**Stated exercise 1**
Rewrite the records starting with the line containing "How far is the" and going on through the line containing "What spatial distance", with the requests included. Multiply every distance value in the answers by 1.5 and round each result to its original number of decimal places, with halves rounded up.

Stark piano fragments and haunting muted trombone melodies open the 4-minute 9-second work. An early morning voyage begins. Kenny's soaring lines traverse the range of the instrument, reflecting the vast terrain he and Keenan would travel together during the notorious climb. Trombonist and pianist toggle between moments of unison and divergence as paths entwine and diverge. Above all, what can be heard in the interweaving's of "Bleaklow Fragment" are echoes of Kenny's concern for the safety of his friend and creative companion, Paul Keenan.

Both composer and collaborator survived the hike. And Kenny, as a reminder of the harrowing experience, took a trophy: "a shard of something ancient, rugged, glistening mica - not as a talisman, but as a reminder of a sense of 'rightness,' which seemed to contain an important personal truth. It was a reminder of friendship."

**Data for processing**
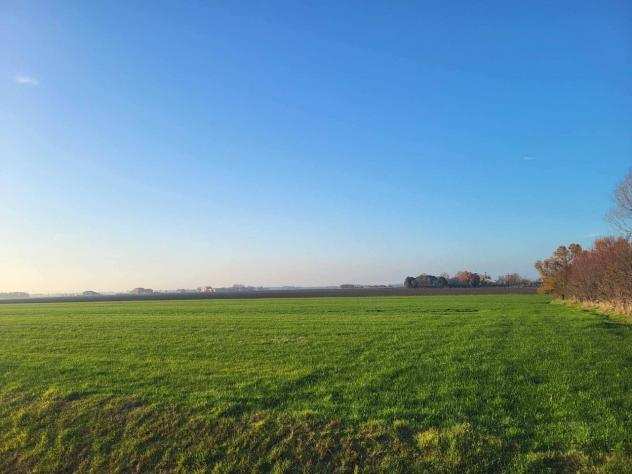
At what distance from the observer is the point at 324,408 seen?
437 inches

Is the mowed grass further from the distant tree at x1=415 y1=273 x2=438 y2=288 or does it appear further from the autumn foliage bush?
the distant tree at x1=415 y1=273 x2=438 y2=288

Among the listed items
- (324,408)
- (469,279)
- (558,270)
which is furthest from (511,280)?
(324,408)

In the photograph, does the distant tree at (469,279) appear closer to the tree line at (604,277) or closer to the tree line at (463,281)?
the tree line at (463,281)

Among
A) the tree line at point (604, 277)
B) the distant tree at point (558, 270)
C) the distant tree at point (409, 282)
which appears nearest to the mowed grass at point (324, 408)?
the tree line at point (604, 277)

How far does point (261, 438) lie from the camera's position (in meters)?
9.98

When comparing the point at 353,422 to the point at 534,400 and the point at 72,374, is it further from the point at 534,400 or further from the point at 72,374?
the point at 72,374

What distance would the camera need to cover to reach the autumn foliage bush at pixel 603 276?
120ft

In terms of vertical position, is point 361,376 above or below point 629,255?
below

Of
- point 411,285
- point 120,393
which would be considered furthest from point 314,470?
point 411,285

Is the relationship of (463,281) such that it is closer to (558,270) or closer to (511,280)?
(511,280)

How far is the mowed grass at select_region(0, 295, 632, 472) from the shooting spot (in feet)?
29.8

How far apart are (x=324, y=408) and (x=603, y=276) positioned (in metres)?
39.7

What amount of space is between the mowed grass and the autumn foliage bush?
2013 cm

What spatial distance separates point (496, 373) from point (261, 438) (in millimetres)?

* * *

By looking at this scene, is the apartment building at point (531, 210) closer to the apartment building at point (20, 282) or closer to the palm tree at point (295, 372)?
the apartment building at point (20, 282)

**Stated exercise 2**
In the passage on "Bleaklow Fragment," which two instruments open the work?

**Exercise answer 1**
How far is the mowed grass at select_region(0, 295, 632, 472) from the shooting spot (in feet)?
44.7

How far apart are (x=324, y=408) and (x=603, y=276) positioned (in metres)?
59.6

What amount of space is between the mowed grass and the autumn foliage bush?
3020 cm

What spatial distance separates point (496, 373) from point (261, 438) (in millimetres)?

**Exercise answer 2**
Piano and muted trombone.